Angus Andrew, l’âme des Liars, entre en scène et montre, lui, à quoi doit ressembler un vrai mec. Un qui n’a pas peur de nous amener la flamme, à nous pauvres mortels alignés dans la fosse, pour nous alimenter le brasier et nous enflammer jusqu’au trognon. Un qui ne susurre pas. Bref un demi-dieu quoi. En slim certes et avec la gueule de Ron Perlman mais demi-dieu tout de même. Un tel rocher, franchement, qui ne le suivrait pas ? Lutter contre le temps qui nous bouffera trop vite la soirée, battre plus vite que lui et hurler plus fort encore… Nous nous sommes tous embarqués et, toutes mains levées vers lui, nous tremblons de le toucher (stupeur), de ne pas le toucher (consternation). Perso, c’est plutôt le coup de boule au genou du héros que je pratique : moins commun, plus classe, pas discret mais inévitable quand on s’agite sans compter. Je me souviens d’un concert à la Boule Noire, de sons plus brillants, de structures froutraques qui m’avaient désarçonnée, de paillettes et d’oranges (ceci n’est pas une métaphore) dans le slip du batteur. Ce soir la triade est précise, pas un pour dépareiller les autres, et Liars mérite sa jeune légende. S’agiter, il y a de quoi : pas (trop) de répit entre les morceaux, eux-mêmes resserrés, tenus. Retour des sons anciens, troublants, une percussion précise et obsédante, la guitare l’accompagne (Aaron Hemphill beau, calme et attentif comme un bassiste, mais je ne dis pas ça parce que je suis bassiste…en fait si): il n’est pas inutile de parler de tribal (sans les plumes et les tresses). Ou du post punk dont on les affuble. Mais j’aime pas les étiquettes journaleuses.

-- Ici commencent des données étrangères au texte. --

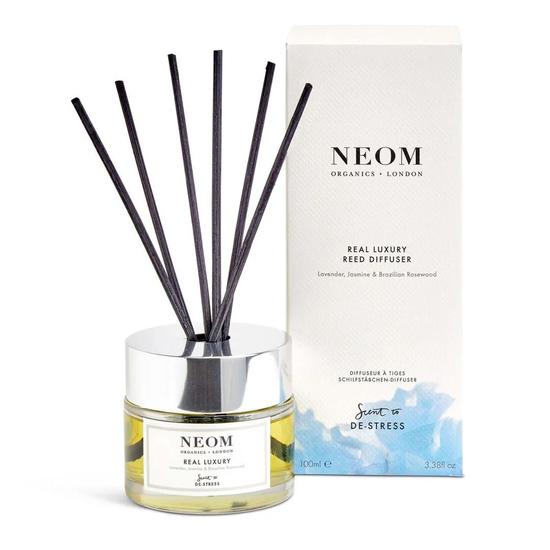 Neom Organics Real Luxury Reed Diffuser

Parlez-moi plutôt d’instinct primaire : taper des pieds, jambes convulsées, se perdre dans la houle où plus aucun visage n’est humain, les cheveux qui serpentent autour de mon cou, mordre la joue de la voisine, en rythme frapper à pleine paume sur la scène, oublier un mec croisé dans le métro, rire et embrasser un inconnu, se souvenir du mec croisé dans le métro.
Et sous la houlette de Liars, invoquer et évoquer. Puisque si je danse ce n’est que pour réveiller les morts.